Com a recuperação dos direitos eleitorais do ex-ministro José Dirceu, o PT dá como certa a sua candidatura a deputado federal nas eleições de 2026, até como puxador de votos para a legenda.
Surgiu, porém, uma tese de última hora. Dirceu sempre se elegeu deputado por São Paulo, sendo quase sempre bem votado, mas perdeu a única eleição majoritária a que concorreu.
Dava-se como certo que ele concorreria à Câmara dos Deputados como uma alternativa paulista, até como puxador de votos. Começou a circular nos últimos dias, porém, a ideia de lançá-lo candidato pelo Distrito Federal, onde morou nos últimos anos e onde tem passado a maior parte do tempo.
Gente malvada diz que a ideia é coisa de candidato paulista, onde o PT recuou nas últimas eleições. Fez apenas nove deputados federais e até o atual ministro Paulo Teixeira entrou na lista raspando. Nomes tradicionais do partido, como os deputados Vicentinho, Iara Bernardi e José Américo ficaram de fora – Vicentinho só entrou porque chamaram Teixeira para o ministério. A entrada de José Dirceu poderia até ajudar na soma de votos, mas representaria também uma ameaça aos que teriam vaga assegurada.
Onde sobraria vaga
Quem defende a candidatura de José Dirceu pelo Distrito Federal parte de uma alegação verdadeira. O PT sempre teve potencial para eleger mais deputados brasilienses do que nas últimas eleições, quando apenas Érika Kokay chegou à Câmara.

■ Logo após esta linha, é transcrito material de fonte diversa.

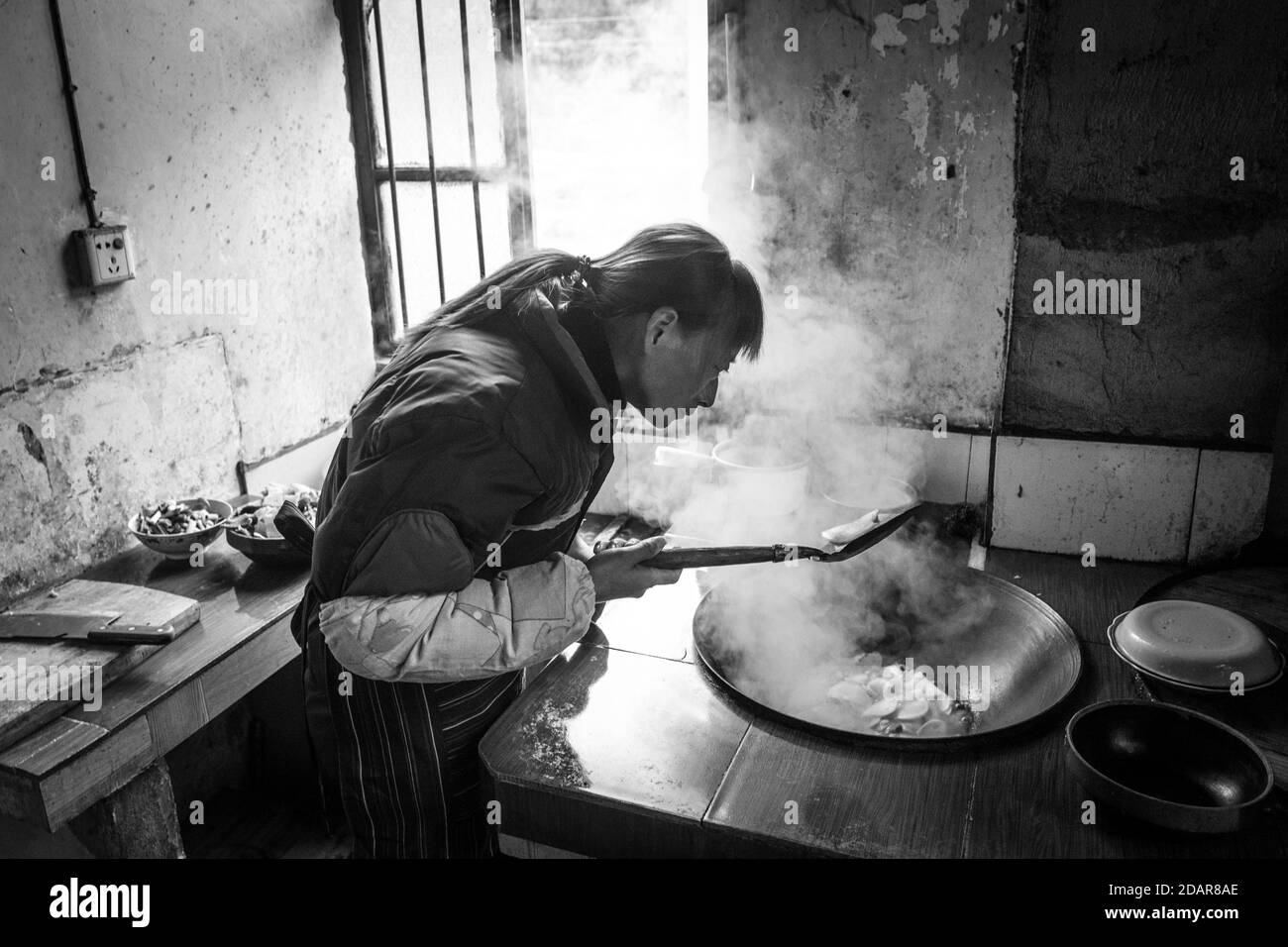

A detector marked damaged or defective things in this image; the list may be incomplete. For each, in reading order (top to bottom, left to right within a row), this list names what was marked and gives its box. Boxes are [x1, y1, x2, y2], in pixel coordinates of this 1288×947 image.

peeling plaster wall [1, 1, 374, 600]
peeling plaster wall [726, 0, 1024, 425]
peeling plaster wall [1004, 0, 1288, 446]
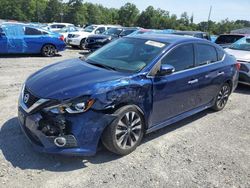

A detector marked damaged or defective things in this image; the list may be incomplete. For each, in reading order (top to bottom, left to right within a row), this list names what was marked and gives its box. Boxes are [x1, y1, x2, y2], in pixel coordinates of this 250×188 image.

crumpled hood [25, 58, 129, 100]
damaged front bumper [18, 106, 115, 156]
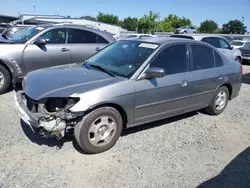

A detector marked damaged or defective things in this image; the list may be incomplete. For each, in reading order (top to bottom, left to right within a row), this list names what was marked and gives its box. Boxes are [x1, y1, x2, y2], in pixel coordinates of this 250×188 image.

damaged front bumper [14, 90, 82, 139]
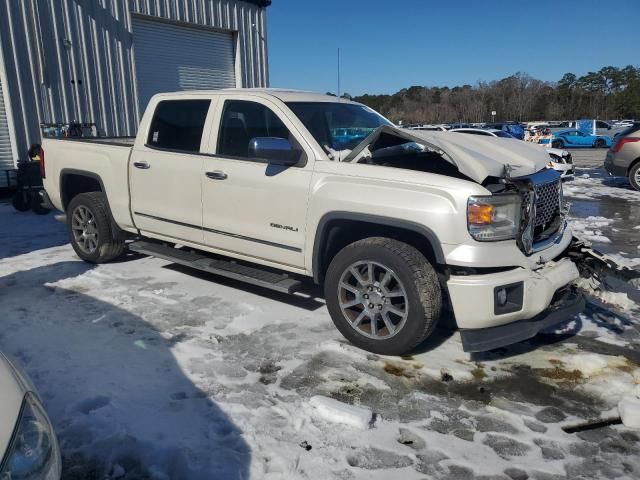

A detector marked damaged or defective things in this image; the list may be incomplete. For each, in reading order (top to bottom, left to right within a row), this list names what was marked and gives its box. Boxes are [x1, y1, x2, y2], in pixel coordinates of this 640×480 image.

crumpled hood [344, 125, 552, 184]
broken headlight [468, 194, 524, 242]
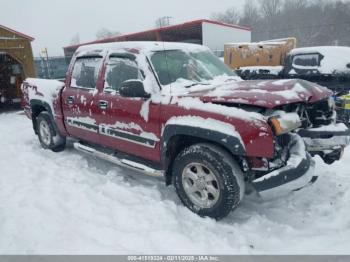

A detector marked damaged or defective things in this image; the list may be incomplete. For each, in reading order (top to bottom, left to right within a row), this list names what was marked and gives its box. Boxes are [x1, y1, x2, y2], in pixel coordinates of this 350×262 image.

crumpled bumper [252, 134, 314, 191]
damaged headlight [270, 112, 302, 135]
front end damage [247, 98, 350, 192]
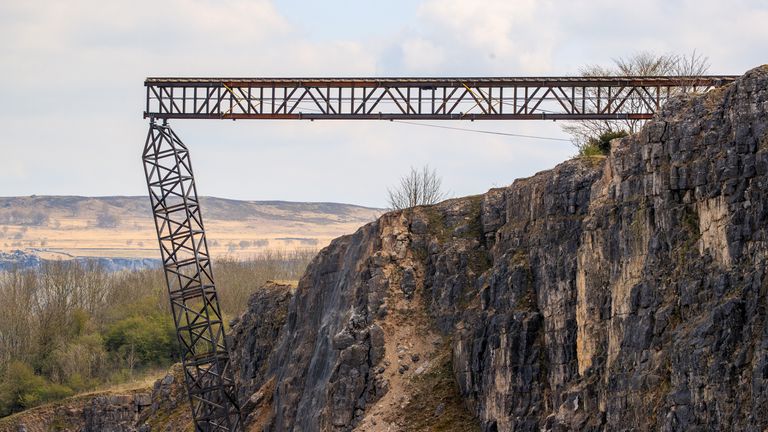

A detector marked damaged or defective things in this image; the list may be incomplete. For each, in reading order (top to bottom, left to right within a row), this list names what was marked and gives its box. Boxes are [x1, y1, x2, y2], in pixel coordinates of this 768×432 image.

rusted steel framework [141, 122, 242, 432]
rusty steel gantry [141, 74, 736, 428]
rusted steel framework [141, 74, 736, 432]
rusted steel framework [144, 75, 736, 120]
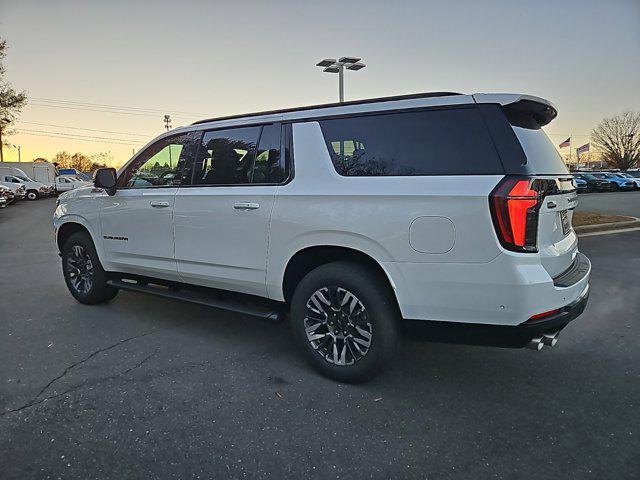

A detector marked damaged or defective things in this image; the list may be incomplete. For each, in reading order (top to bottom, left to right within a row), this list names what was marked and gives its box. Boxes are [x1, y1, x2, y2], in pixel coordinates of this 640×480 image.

crack in pavement [0, 326, 170, 416]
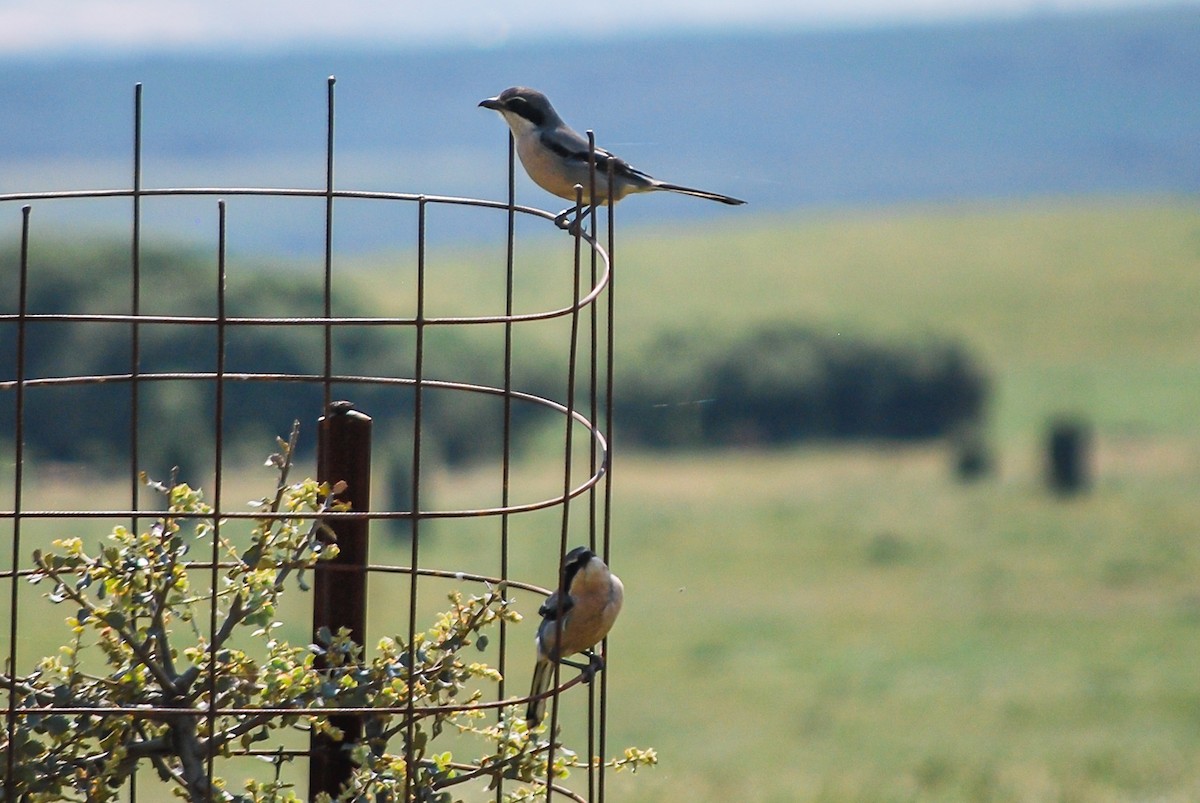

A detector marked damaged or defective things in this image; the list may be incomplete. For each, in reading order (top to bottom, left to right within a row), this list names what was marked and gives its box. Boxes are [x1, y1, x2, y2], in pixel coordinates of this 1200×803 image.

rusty wire cage [0, 78, 620, 800]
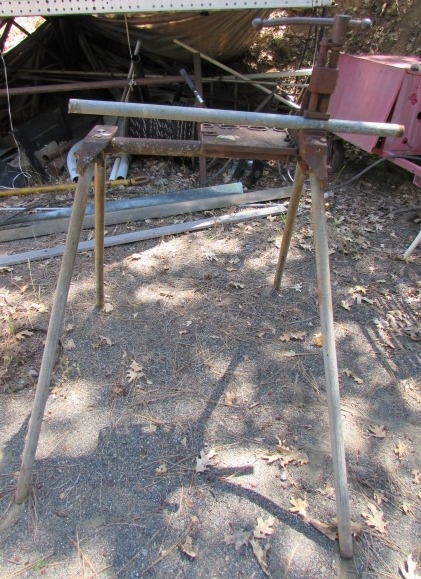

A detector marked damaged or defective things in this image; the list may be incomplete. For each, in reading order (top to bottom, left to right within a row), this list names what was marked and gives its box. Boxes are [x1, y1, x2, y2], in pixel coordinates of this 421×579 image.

rusty metal bracket [75, 125, 117, 173]
rusted metal surface [77, 125, 118, 173]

Da última vez a federação formada pelo PT com PV e PCdoB elegeu também o deputado Reginaldo Veras, que concorreu pelos verdes e chegou a 54 mil votos, sendo o sexto mais votado entre todos os candidatos. Esse é o ponto. Tem petista alegando que sua chapa foi fraca demais.
Não havia outro candidato em condições de se eleger como titular, tanto que o seguinte mais votado na chapa foi a drag queen Ruth Venceremos, com 31 mil votos. O ex-deputado Roberto Policarpo chegou aos 22 mil. A seguinte na lista, Vanessa é o Bicho, ficou na casa dos 10 mil e, dos demais, ninguém passou da irrelevância.
Vem daí o argumento de que José Dirceu reforçaria a nominata, elegendo mais um deputado federal. Há até quem diga que a presença do ex-ministro na chapa poderia liberar Érika Kokay para concorrer ao Senado em vez de ficar presa à garantia de ao menos uma cadeira na Câmara.
Claro que muita gente acha que essa linha de argumento não passa de uma armadilha para Érika, que tem reeleição assegurada. De qualquer forma, a ideia de ver José Dirceu candidato pelos paulistas ainda faz muito mais senso.